Roman-style reservoir merits highest protection for historical values: researchers
A recently rediscovered century-old Hong Kong hilltop reservoir featuring Roman-style arches that was built in the British colonial era should be given the highest level of heritage protection by the government, a group of architects and historians said following an assessment.
The Bishop Hill covered water tank in Shek Kip Mei showed an extremely high historical value that merited classification as a monument, conservation group Walk in Hong Kong and the experts conducting the study said.
The experts based their conclusion on six criteria used by the government’s Antiquities and Monuments Office to assess a building’s historical value, namely its historical interest, architectural merit, authenticity, rarity, group value, and social value and local interest.
The Bishop Hill facility was unique in Hong Kong for its combined use of granite pillars, red-bricked arches and concrete domes, said Shita Lam, an architecture researcher who took part in the study. The materials reflected Hong Kong’s architectural design in the early 1900s, with red bricks showing a British colonial influence and granite being a local material, she said.
The mixed use of the three materials was rare in Hong Kong as it was a transitional design that would be soon replaced by the extensive use of structures with reinforcement bars and concrete, said Charles Lai, a historian participating in the study.

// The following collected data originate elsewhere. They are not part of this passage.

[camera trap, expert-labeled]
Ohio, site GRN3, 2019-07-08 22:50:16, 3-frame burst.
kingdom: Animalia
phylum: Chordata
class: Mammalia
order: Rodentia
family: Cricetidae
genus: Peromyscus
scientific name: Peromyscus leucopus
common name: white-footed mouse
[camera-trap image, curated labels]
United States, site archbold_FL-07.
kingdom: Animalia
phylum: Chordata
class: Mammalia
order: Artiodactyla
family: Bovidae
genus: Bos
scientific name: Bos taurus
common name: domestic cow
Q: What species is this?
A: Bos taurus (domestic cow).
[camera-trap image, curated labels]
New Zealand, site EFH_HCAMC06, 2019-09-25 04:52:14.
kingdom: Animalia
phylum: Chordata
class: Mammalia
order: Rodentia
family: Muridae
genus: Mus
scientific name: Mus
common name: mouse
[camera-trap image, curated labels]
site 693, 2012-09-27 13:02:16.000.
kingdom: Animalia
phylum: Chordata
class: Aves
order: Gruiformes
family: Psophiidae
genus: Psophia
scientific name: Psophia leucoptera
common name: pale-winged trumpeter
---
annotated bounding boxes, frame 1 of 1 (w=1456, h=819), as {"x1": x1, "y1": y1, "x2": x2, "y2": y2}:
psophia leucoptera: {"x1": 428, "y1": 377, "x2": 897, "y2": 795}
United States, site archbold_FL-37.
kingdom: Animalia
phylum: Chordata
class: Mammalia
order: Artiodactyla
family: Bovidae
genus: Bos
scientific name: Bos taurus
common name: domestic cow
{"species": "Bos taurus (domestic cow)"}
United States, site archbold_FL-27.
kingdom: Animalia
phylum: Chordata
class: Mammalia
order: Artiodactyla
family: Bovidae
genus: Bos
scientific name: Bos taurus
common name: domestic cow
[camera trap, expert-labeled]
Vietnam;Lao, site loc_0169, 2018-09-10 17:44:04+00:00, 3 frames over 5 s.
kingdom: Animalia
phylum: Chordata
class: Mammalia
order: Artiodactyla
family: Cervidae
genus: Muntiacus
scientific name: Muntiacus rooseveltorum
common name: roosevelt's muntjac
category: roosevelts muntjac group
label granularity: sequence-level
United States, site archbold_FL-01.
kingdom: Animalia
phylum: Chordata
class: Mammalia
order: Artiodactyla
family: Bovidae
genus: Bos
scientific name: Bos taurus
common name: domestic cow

The reservoir, completed in 1904, was unearthed last December when the government’s Water Supplies Department carried out construction work at the site. Part of its structure was damaged in the process. While the existence of the water tank was known, the details and possible architectural and historical value of its design had been overlooked.
About 90% of its structure and architectural features remained largely intact despite a 1952 renovation and the recent damage by the department’s works, the researchers said in the study.
Historically, the Bishop Hill facility was one of the five remaining reservoirs in Hong Kong from pre-World War II days and the second oldest on the Kowloon peninsula. It also marked the starting point of a major modernization of the water supplies infrastructure from pump wells to service reservoirs for the whole of Kowloon in the early 20th century, the researchers said.
The Shek Kip Mei structure formed a historic record of Kowloon’s water supplies system together with five other monuments and graded historic buildings in Kowloon Reservoir, they said.
The research would be submitted to the Antiquities and Monuments Office and the Antiques Advisory Board, which assesses and grades historic buildings, said Walk in Hong Kong co-founder Paul Chan.
The reservoir showed merits worthy of monument status and the authorities had to explain to the public if they refused to give it that status, Chan said.